The event will bring more than 1,000 students to the Grand Strand – plus coaches, mentors and families – from around South Carolina, the Southeast and elsewhere along the east coast.
“It’s very big for the kids,” said Jack Moore, chairman of Palmetto Partners, the nonprofit group of S.C. business leaders who raise funds for the competition. “It’s a way to show the world that our kids are really bright and an opportunity for schools to showcase what they have.”
Moore said the event brings in about 45 teams from as far north as New Jersey, as far south as Florida and as far west as Kentucky. He said each team will bring between 20 and 45 people, and that Myrtle Beach was a logical venue because of what the area has to offer.
Horry County Schools has teams from the Academy for the Arts, Science and Technology and the Academy for Technology and Academics that have been in competition for several years.
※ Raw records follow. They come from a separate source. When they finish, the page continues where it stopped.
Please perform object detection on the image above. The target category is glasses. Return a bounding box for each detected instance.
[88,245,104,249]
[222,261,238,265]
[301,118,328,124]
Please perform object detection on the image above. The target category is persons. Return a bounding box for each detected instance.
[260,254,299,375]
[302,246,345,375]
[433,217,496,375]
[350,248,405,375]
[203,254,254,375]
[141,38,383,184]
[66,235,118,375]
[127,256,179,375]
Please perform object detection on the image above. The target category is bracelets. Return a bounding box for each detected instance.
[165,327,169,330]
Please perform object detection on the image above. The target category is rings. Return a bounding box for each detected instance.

Last September, Horry County school board member Karen McIlrath, District 2, and Bucky Sellers, pre-engineering teacher at AAST, launched efforts to bring together community partners to sponsor a FIRST, or For Inspiration and Recognition of Science and Technology, robotics team at each school.
“It is a great honor for Horry County Schools to be selected as the new host school district,” McIlrath said. “This is a fantastic opportunity for us to showcase how talented our students are, as well as demonstrate the great programs offered through Horry County public schools.”
Four new teams were launched at Carolina Forest, Conway, Socastee and St. James high schools last year with support from HCS Superintendent Cindy Elsberry and Velna Allen, executive director for the district’s high schools. Along with the academy teams, the rookie teams competed at the North Charleston Regional in March, where Carolina Forest placed second overall.
FIRST is the largest organized competitive robotics program in the world. Teams are given a game and a kit, and students have six weeks to use their own ideas and designs to build a robot that can perform the tasks of the game. The competition – called “the varsity sport for the mind” – combines math, science and technology to build and program the robot, but a team also needs fundraising, branding and other skills to be successful, providing something for every student to contribute.
Professionals volunteer to mentor and guide each team, and support from the community is essential. McIlrath said the district’s new teams were established through grants from NASA, JCPenney and Santee Cooper, as well as donations from The Jackson Cos., John Sanders and the Grand Strand Technology Council.
Interest for more technical pursuits is growing among Horry County students. The district was overwhelmed with applications for the second year of its STEM (science, technology, engineering, mathematics) program, and younger students also are showing interest in robotics. This year’s district technology fair featured a new addition, the LEGO Robotics Challenge. Seventeen teams, including two from elementary schools, constructed and programmed their own robots.
“Mrs. McIlrath has championed this cause and has passionately sought and secured support from many individuals and organizations,” Elsberry said. “She has educated us all on the value of robotics in the curriculum and the role it can play in helping students learn 21st century skills.”